January 6, 2014 6 Comments

I struggle to categorize **unsupervised learning**. It is not an easily defined field, and it is also hard to find generalizations of techniques that are exhaustive and mutually exclusive.

Nonetheless, here are some categories of unsupervised learning that cover many of its commonly used techniques. I learned this categorization from Mathematical Monk, who posted a great set of videos on machine learning on Youtube.

**Clustering**: Categorize the observed variables into groups that maximize some similarity criterion, or, equivalently, minimize some dissimilarity criterion.- Example: K-Means Clustering

**Density Estimation**: Use statistical models to find an underlying probability distribution that gives rise to the observed variables.- Example: Kernel Density Estimation (Theory and Application)
- Example: Mixture models.
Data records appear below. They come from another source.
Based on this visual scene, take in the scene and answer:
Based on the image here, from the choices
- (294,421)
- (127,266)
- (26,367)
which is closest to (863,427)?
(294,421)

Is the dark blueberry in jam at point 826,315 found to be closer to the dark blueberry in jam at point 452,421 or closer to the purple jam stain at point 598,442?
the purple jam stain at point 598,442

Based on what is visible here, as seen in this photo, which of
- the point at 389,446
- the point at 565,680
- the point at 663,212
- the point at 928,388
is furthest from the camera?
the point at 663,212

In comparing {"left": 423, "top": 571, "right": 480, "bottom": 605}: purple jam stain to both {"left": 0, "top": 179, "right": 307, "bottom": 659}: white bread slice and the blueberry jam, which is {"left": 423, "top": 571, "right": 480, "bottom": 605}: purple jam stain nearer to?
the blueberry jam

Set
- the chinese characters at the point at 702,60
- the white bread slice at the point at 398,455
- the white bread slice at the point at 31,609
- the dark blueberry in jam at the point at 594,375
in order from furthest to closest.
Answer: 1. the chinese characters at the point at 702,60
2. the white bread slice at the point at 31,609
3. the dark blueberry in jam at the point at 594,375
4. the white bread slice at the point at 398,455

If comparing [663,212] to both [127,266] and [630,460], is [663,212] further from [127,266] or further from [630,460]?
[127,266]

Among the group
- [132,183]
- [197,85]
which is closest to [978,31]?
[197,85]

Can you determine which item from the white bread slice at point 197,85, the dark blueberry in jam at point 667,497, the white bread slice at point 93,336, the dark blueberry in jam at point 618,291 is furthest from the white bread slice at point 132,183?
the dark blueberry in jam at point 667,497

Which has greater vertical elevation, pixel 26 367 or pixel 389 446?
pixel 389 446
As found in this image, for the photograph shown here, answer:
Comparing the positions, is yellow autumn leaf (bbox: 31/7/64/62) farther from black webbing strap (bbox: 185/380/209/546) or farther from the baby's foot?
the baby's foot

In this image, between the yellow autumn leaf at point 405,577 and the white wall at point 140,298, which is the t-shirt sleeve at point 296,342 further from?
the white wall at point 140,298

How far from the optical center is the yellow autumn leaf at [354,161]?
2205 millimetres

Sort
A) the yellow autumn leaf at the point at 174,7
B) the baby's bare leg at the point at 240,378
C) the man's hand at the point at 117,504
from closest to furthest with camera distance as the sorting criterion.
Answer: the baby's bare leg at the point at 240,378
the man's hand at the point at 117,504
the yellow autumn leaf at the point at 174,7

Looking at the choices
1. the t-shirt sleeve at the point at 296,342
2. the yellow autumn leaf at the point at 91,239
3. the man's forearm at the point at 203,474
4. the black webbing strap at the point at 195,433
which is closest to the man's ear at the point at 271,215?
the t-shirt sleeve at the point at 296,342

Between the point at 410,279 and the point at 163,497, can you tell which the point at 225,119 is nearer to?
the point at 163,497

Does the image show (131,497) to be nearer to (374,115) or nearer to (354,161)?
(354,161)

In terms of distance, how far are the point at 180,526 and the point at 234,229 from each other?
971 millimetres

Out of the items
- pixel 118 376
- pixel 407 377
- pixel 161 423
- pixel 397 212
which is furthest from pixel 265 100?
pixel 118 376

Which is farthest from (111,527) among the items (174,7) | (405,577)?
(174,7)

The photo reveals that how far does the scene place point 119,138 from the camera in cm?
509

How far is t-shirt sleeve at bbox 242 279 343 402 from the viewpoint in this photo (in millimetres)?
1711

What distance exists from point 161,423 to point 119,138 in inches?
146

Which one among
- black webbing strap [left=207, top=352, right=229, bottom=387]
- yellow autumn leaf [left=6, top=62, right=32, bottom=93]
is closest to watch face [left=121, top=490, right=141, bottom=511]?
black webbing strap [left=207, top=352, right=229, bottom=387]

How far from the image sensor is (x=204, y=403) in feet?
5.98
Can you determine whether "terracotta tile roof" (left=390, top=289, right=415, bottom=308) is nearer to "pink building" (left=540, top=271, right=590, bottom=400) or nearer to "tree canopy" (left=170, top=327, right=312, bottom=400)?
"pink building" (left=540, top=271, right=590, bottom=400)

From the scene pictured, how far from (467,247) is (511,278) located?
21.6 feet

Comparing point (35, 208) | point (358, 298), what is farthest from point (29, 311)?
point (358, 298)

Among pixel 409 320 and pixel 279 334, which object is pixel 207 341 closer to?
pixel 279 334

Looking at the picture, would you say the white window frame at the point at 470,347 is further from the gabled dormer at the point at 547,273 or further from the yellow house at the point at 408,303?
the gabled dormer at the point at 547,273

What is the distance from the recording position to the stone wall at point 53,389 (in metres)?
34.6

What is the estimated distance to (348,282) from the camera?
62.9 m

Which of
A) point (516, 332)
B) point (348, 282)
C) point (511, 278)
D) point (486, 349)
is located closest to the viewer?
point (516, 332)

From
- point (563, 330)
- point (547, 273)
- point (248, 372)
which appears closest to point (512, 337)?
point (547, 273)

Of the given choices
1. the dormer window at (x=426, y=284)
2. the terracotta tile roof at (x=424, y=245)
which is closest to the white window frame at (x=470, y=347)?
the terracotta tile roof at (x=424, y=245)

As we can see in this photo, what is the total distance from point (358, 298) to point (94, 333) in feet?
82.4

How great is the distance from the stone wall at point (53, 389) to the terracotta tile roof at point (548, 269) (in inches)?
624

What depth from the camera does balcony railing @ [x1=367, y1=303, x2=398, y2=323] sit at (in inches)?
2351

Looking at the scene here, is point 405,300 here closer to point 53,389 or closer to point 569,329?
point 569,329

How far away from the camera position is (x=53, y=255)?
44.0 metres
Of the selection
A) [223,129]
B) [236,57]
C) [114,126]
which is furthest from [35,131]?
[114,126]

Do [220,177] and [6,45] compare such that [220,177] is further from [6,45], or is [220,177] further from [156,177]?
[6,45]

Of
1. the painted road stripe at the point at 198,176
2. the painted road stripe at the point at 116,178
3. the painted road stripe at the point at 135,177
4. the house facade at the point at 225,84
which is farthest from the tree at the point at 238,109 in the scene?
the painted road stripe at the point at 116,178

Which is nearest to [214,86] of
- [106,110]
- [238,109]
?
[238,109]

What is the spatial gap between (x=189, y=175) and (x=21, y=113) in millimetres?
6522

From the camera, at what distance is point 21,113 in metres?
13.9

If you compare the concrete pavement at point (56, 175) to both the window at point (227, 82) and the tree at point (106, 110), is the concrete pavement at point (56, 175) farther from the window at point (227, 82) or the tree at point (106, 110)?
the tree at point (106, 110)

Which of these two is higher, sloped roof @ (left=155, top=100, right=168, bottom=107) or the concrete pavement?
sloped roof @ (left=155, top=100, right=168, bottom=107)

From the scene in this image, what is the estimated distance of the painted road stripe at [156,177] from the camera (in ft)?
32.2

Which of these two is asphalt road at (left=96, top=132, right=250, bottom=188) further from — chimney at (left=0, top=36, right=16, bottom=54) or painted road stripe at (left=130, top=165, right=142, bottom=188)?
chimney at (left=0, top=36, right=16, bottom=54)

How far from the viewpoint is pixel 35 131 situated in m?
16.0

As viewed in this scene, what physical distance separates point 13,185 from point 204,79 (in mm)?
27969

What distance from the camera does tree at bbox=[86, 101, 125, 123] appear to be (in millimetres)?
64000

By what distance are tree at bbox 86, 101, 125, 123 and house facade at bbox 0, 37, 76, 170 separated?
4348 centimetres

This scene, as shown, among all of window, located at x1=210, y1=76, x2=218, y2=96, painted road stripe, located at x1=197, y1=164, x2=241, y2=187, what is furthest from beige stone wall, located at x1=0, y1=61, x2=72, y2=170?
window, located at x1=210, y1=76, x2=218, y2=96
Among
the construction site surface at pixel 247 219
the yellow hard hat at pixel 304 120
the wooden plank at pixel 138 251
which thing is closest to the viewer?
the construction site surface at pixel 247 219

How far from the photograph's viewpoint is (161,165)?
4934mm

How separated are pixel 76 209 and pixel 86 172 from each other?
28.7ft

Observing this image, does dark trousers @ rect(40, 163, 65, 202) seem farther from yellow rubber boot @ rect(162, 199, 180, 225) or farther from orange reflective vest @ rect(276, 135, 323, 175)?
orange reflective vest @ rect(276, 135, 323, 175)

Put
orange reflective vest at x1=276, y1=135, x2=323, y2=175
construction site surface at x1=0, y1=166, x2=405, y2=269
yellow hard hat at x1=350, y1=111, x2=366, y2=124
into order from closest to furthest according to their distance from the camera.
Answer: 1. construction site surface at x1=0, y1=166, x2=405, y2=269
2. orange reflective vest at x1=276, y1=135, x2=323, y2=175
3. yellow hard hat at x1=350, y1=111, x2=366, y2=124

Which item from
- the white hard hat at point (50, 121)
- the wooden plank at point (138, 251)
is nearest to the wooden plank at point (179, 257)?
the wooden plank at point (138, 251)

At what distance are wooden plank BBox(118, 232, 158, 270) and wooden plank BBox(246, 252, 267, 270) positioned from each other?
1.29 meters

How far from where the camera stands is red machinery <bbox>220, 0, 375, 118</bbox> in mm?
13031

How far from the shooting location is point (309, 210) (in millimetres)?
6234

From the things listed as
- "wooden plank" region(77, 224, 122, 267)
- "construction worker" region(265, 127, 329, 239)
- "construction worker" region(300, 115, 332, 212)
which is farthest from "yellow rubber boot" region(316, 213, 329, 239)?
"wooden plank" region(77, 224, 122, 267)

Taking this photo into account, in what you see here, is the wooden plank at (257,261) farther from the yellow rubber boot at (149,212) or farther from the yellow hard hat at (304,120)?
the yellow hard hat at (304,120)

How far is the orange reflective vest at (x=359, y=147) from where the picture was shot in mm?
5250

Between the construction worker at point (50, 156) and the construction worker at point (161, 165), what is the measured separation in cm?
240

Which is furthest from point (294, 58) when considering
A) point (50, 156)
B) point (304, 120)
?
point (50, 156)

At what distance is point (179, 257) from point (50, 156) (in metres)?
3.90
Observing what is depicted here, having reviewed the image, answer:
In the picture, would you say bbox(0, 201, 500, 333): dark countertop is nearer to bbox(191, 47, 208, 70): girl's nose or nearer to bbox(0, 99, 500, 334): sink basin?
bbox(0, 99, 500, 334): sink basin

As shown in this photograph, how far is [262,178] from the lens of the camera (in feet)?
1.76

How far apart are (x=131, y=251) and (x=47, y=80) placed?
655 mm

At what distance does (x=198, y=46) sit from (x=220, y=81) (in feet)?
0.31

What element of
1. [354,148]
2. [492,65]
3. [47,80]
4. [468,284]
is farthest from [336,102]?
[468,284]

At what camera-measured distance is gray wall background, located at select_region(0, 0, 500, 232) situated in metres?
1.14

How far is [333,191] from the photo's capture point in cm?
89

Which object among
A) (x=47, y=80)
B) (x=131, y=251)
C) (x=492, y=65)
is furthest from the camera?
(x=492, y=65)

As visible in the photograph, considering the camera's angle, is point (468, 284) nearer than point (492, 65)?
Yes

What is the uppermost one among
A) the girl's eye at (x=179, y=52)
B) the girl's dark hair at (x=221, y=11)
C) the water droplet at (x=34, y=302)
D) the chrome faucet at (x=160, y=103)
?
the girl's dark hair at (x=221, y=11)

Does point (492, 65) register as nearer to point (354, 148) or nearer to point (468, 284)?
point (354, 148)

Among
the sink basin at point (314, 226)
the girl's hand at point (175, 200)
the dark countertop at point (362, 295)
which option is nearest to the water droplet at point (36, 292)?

Normal (or Gaussian) mixture models are especially popular.

**Dimensionality Reduction**: Find a smaller set of variables that captures the essential variations or patterns of the observed variables. This smaller set of variables may be just a subset of the observed variables, or it may be a set of new variables that better capture the underlying variation of the observed variables.- Example: Principal component analysis

Are there any other categories that you can think of? How would you categorize hidden Markov models? Your input is welcomed and appreciated in the comments!

Thanks for the great blog. You might want to add independent components analysis as well in “dimensionality reduction”.

Thanks for the positive feedback and suggestion, Arman! I don’t know anything about independent component analysis, so I’ll research that and write a post about it.

Reblogged this on MS-neuroimager and commented:

This blog touches on machine learning and data mining methods. I have been very much thinking on writing my PhD thesis with my supervisor to redefine MS subtype and machine learning is a field that seems really promising. More posts on this soon.

Two other algorithms that we consider as Unsupervised learning are

1) Sequence Mining, Association Rules, Finding frequent item sets,

2) Finding Similar items ( e.g. Recommendations)

Hi Srinath,

I don’t want to become too rigid about definitions, but, just to provide some food for thought, I think that recommender systems are supervised learning. They used ratings from past users to recommend items for a new user with similar preferences. The recommended items for the new users are the targets. That sounds like supervised learning.

Anyway, there is no need to debate this too deeply; it’s way more fun to explore what recommender systems are and how they function.

Thanks for commenting!

Agree, from the use case point of view (I guess I picked a wrong usecase) . However, techniques used such as LSH and SVD are more unsupervised style methods.